How Do We Connect to the Internet and Access the Web?
It would be almost impossible to go a day without interacting with the internet in some meaningful way in our current age. It's everywhere you look and everywhere you don’t look. Hard to believe that as little as 30 years ago the internet was only being used by a handful of scientists, universities, and government institutions, and the World Wide Web had just been created! This article isn’t going to dig too deep into the history of the internet and the web, but rather take a look at the inner workings of how we access the two.
The Internet vs The World Wide Web
Let’s clear up one thing— the difference between the Internet and the World Wide Web. Often used interchangeably, the two terms are actually not synonymous. Even in the opening paragraph of this article, I struggled with what terms to use.

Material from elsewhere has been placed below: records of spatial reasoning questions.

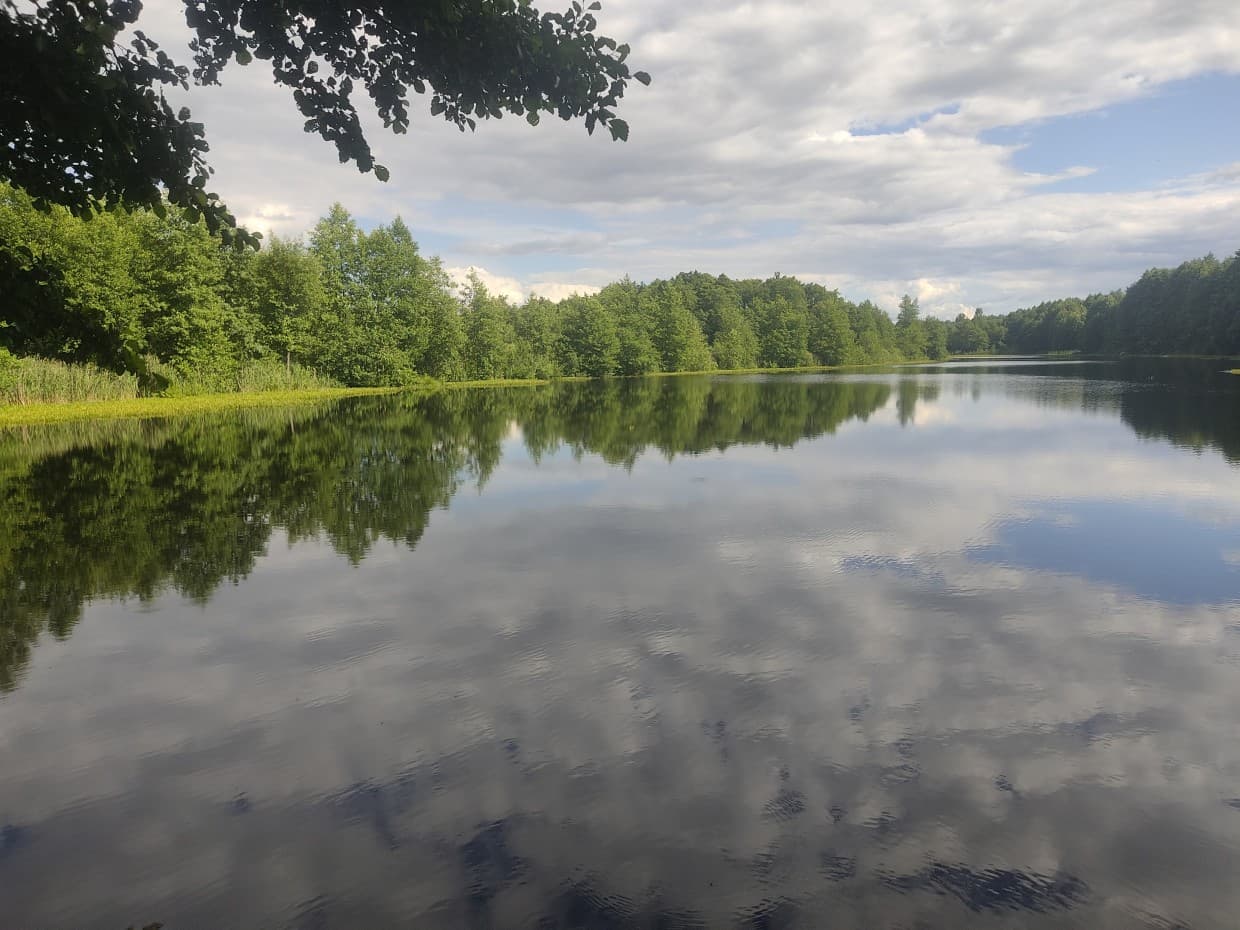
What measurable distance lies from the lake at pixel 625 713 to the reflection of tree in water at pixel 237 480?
0.44 feet

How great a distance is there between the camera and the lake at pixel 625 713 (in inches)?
169

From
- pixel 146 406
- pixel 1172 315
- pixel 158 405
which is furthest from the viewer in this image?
pixel 1172 315

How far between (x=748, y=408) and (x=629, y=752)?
3369cm

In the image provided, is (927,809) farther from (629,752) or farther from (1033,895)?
(629,752)

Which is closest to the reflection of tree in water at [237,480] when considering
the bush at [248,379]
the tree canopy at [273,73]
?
the tree canopy at [273,73]

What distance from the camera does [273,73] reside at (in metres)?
7.30

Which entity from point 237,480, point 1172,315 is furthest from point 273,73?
point 1172,315

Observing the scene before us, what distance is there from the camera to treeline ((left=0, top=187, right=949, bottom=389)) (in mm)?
7304

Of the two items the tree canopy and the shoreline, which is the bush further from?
the tree canopy

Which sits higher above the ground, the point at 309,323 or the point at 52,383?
the point at 309,323

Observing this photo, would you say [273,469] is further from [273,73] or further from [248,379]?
[248,379]

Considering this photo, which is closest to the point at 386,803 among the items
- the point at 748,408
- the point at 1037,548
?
the point at 1037,548

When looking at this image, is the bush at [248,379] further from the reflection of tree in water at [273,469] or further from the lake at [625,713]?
the lake at [625,713]

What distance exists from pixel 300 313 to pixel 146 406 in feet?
74.3
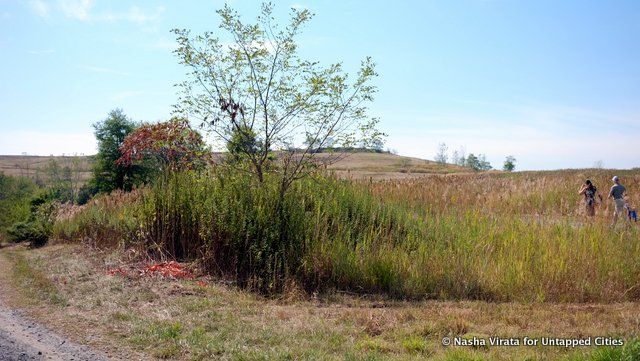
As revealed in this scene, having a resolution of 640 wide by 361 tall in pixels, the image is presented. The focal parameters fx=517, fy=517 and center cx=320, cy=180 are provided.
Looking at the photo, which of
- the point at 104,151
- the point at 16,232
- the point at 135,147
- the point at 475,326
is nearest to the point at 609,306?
the point at 475,326

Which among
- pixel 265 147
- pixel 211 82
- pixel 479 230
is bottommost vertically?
pixel 479 230

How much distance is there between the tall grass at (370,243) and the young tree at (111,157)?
748 inches

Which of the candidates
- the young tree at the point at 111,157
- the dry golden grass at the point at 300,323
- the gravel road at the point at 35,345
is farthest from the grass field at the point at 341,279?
the young tree at the point at 111,157

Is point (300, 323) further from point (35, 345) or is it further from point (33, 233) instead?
point (33, 233)

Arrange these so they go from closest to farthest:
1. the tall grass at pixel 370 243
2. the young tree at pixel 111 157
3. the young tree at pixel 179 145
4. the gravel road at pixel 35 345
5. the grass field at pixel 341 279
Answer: the gravel road at pixel 35 345, the grass field at pixel 341 279, the tall grass at pixel 370 243, the young tree at pixel 179 145, the young tree at pixel 111 157

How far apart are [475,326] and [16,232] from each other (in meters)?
17.2

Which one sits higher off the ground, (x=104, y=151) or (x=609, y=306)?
(x=104, y=151)

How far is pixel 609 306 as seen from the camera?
6891 millimetres

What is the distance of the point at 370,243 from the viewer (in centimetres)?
880

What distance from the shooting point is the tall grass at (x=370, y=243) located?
7.72 m

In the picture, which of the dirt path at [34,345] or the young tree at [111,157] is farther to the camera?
the young tree at [111,157]

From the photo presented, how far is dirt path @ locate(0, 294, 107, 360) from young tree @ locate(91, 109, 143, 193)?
73.5 feet

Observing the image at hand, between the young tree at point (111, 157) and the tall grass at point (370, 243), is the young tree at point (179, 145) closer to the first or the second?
the tall grass at point (370, 243)

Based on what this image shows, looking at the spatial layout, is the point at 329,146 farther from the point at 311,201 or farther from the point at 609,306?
the point at 609,306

The internet has actually existed for much longer than 30 years, while the World Wide Web was only created in 1989.
In broad terms, the internet is the global network of networks, and the web is a collection of information that is accessed by the internet. The internet sends and receives data (files, emails) and also provides the paths for which it all travels. The web is a service (or application) that sits atop the internet infrastructure and holds information as data that we can access via the internet. Just remember it is still very possible to send, receive, and access data via the internet without ever interacting with the web.
How do you know if you’re using the web? If a Hypertext transfer protocol (HTTP), Hypertext Markup Language (HTML), or a Uniform Resource Location (URL) is involved, that's a good indication you’re interacting with the web (via the internet, of course).
Side note on capitalization — the internet and the web should be lowercased, while the World Wide Web should always be uppercased. All 3 of the words were originally capitalized, but as of 2016, lowercase has become the new recommendation. They are all still considered to be proper nouns — an interesting read on how this came to be, here.
How your computer accesses the internet
The first connection your computer makes when getting on the internet is to your LAN, or Local Area Connection. A LAN is a single network that multiple devices can access in a single location. The obvious example is your modem at home that provides an internet connection and its router (most likely Wifi) that allows multiple devices like your phone, computer, and TV to share the same connection. Your LAN then connects to an even larger network known as a WAN, or Wide Area Network. The WAN is a collection of LANs and is most likely a router run by your ISP or Internet Service Provider. Your immediate WAN is probably located in your neighborhood, which is then connected to another regional WAN, perhaps for your entire city or town. This cycle is repeated, and after multiple “hops”, you are connected to the “backbone” of the internet.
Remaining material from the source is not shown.